* _DATA RECORDS_
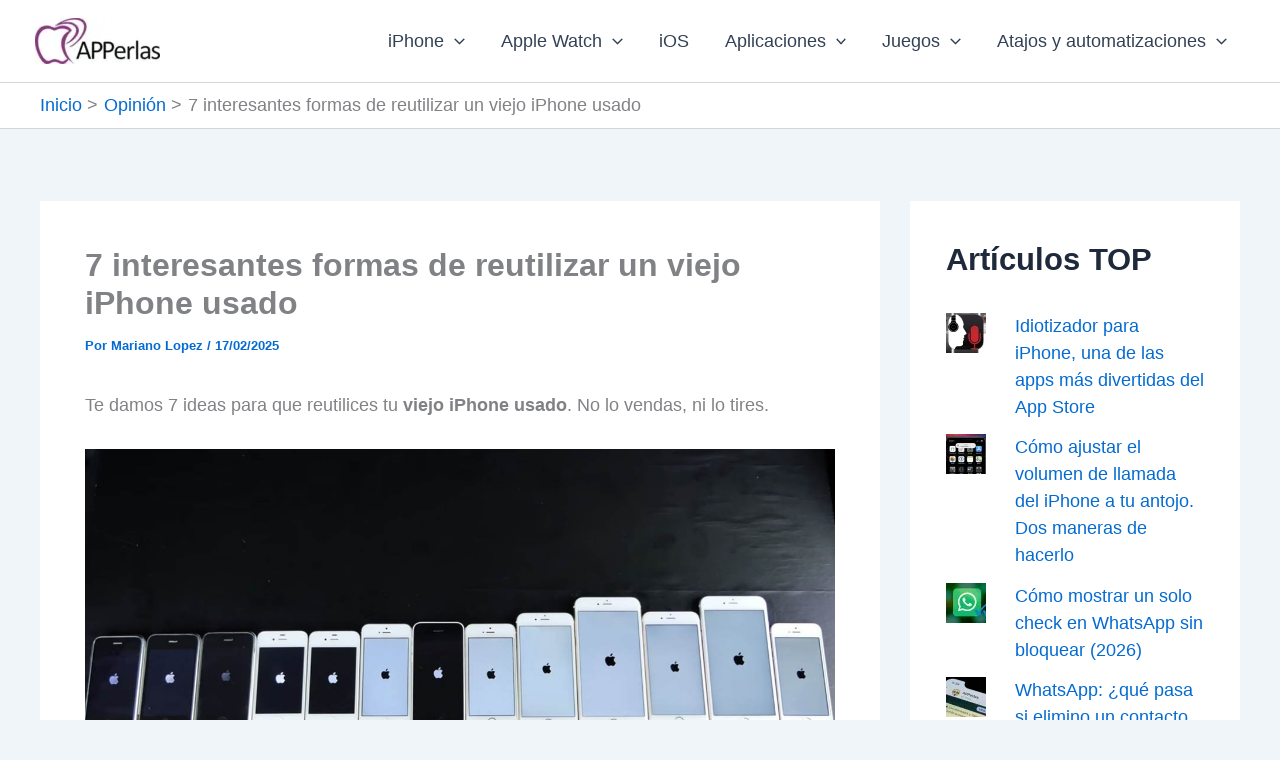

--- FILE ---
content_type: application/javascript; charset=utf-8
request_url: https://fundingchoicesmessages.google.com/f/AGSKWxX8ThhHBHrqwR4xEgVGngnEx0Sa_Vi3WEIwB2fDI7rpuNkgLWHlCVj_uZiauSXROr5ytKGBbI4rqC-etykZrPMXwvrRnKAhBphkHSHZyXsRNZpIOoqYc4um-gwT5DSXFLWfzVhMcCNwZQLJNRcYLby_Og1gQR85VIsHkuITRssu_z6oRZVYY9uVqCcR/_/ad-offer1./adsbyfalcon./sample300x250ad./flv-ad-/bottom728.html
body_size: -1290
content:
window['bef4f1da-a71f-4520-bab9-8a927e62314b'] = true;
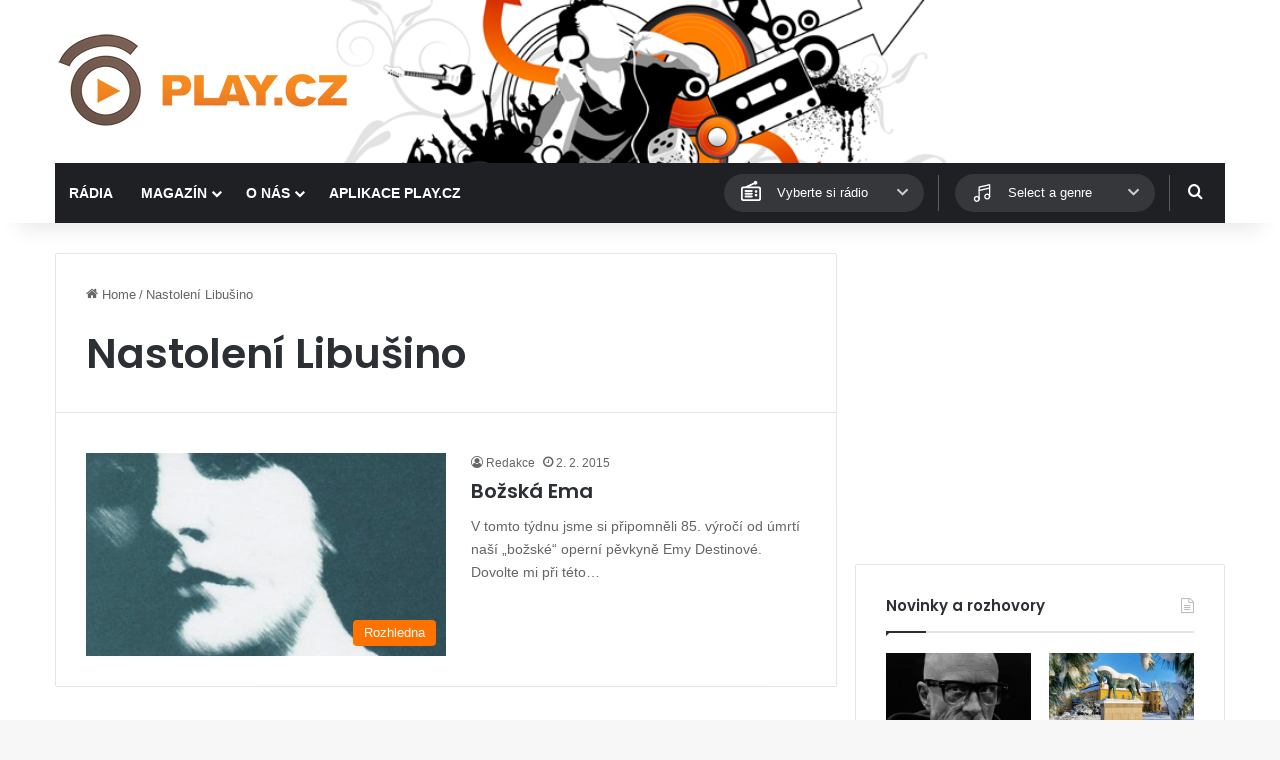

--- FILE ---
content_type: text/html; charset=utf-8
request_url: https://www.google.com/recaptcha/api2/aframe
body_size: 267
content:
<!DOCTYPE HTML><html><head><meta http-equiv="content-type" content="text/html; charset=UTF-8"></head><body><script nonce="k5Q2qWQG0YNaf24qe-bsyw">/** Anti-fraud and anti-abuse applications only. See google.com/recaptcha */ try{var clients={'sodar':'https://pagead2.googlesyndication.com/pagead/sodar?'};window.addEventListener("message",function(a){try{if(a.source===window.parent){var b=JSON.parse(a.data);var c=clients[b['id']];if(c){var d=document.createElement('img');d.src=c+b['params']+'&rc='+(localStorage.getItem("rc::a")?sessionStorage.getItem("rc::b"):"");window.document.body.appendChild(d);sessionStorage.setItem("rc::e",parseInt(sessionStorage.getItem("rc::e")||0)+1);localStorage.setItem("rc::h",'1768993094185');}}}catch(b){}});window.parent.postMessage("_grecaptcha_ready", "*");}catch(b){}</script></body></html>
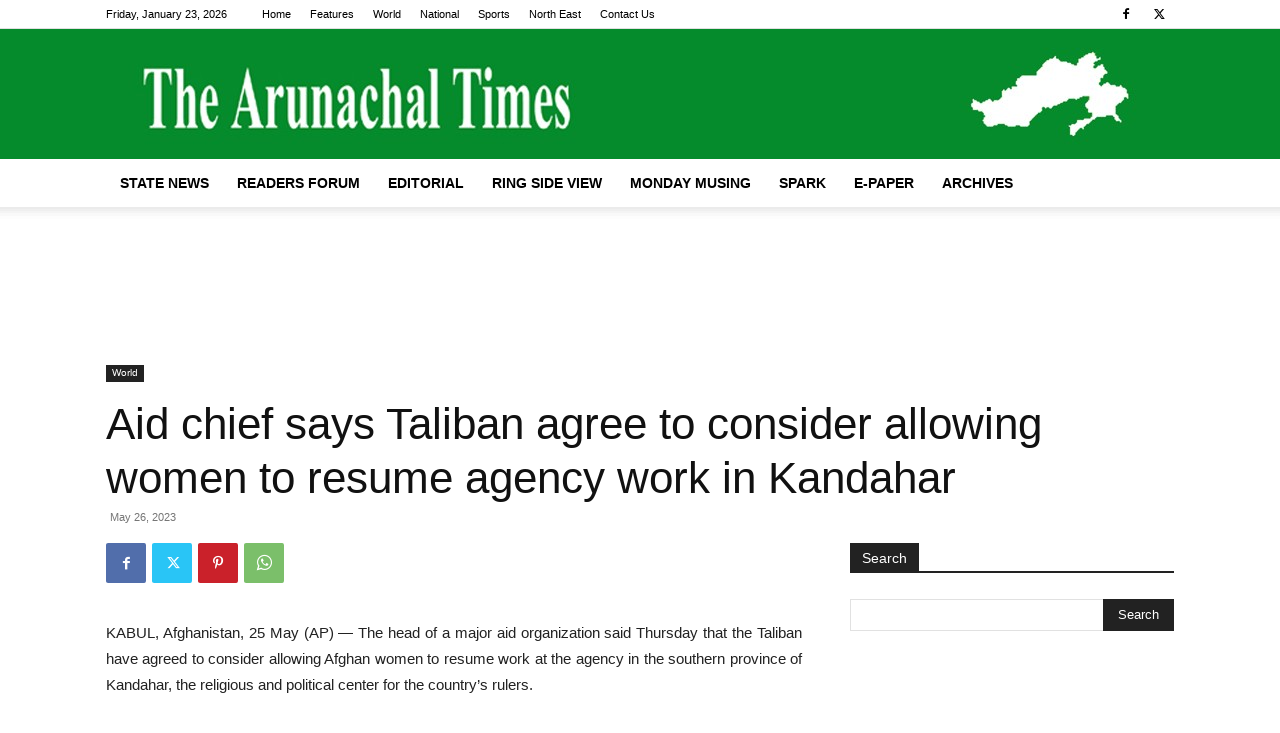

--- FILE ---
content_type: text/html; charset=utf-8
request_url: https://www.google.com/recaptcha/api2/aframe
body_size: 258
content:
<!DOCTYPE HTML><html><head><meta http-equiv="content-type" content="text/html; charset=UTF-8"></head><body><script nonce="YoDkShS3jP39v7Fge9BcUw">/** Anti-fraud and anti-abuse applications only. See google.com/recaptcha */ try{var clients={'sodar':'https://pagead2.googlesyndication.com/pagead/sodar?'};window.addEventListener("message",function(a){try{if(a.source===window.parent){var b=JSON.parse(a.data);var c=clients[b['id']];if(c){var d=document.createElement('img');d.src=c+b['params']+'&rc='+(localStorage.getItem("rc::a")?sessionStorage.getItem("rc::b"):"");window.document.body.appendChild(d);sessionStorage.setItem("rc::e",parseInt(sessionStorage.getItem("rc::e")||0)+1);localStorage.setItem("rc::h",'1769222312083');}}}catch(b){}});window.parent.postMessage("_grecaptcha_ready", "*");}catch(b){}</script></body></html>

* _DIRECTIONS FOR THIS TASK_
Please print the data above in its entirety, exactly, but without any picture.

* _OUTPUT_
--- FILE ---
content_type: application/javascript; charset=utf-8
request_url: https://fundingchoicesmessages.google.com/f/AGSKWxX8ThhHBHrqwR4xEgVGngnEx0Sa_Vi3WEIwB2fDI7rpuNkgLWHlCVj_uZiauSXROr5ytKGBbI4rqC-etykZrPMXwvrRnKAhBphkHSHZyXsRNZpIOoqYc4um-gwT5DSXFLWfzVhMcCNwZQLJNRcYLby_Og1gQR85VIsHkuITRssu_z6oRZVYY9uVqCcR/_/ad-offer1./adsbyfalcon./sample300x250ad./flv-ad-/bottom728.html
body_size: -1290
content:
window['bef4f1da-a71f-4520-bab9-8a927e62314b'] = true;

--- FILE ---
content_type: text/html; charset=utf-8
request_url: https://www.google.com/recaptcha/api2/aframe
body_size: 267
content:
<!DOCTYPE HTML><html><head><meta http-equiv="content-type" content="text/html; charset=UTF-8"></head><body><script nonce="k5Q2qWQG0YNaf24qe-bsyw">/** Anti-fraud and anti-abuse applications only. See google.com/recaptcha */ try{var clients={'sodar':'https://pagead2.googlesyndication.com/pagead/sodar?'};window.addEventListener("message",function(a){try{if(a.source===window.parent){var b=JSON.parse(a.data);var c=clients[b['id']];if(c){var d=document.createElement('img');d.src=c+b['params']+'&rc='+(localStorage.getItem("rc::a")?sessionStorage.getItem("rc::b"):"");window.document.body.appendChild(d);sessionStorage.setItem("rc::e",parseInt(sessionStorage.getItem("rc::e")||0)+1);localStorage.setItem("rc::h",'1768993094185');}}}catch(b){}});window.parent.postMessage("_grecaptcha_ready", "*");}catch(b){}</script></body></html>

--- FILE ---
content_type: text/html; charset=utf-8
request_url: https://www.google.com/recaptcha/api2/aframe
body_size: 258
content:
<!DOCTYPE HTML><html><head><meta http-equiv="content-type" content="text/html; charset=UTF-8"></head><body><script nonce="YoDkShS3jP39v7Fge9BcUw">/** Anti-fraud and anti-abuse applications only. See google.com/recaptcha */ try{var clients={'sodar':'https://pagead2.googlesyndication.com/pagead/sodar?'};window.addEventListener("message",function(a){try{if(a.source===window.parent){var b=JSON.parse(a.data);var c=clients[b['id']];if(c){var d=document.createElement('img');d.src=c+b['params']+'&rc='+(localStorage.getItem("rc::a")?sessionStorage.getItem("rc::b"):"");window.document.body.appendChild(d);sessionStorage.setItem("rc::e",parseInt(sessionStorage.getItem("rc::e")||0)+1);localStorage.setItem("rc::h",'1769222312083');}}}catch(b){}});window.parent.postMessage("_grecaptcha_ready", "*");}catch(b){}</script></body></html>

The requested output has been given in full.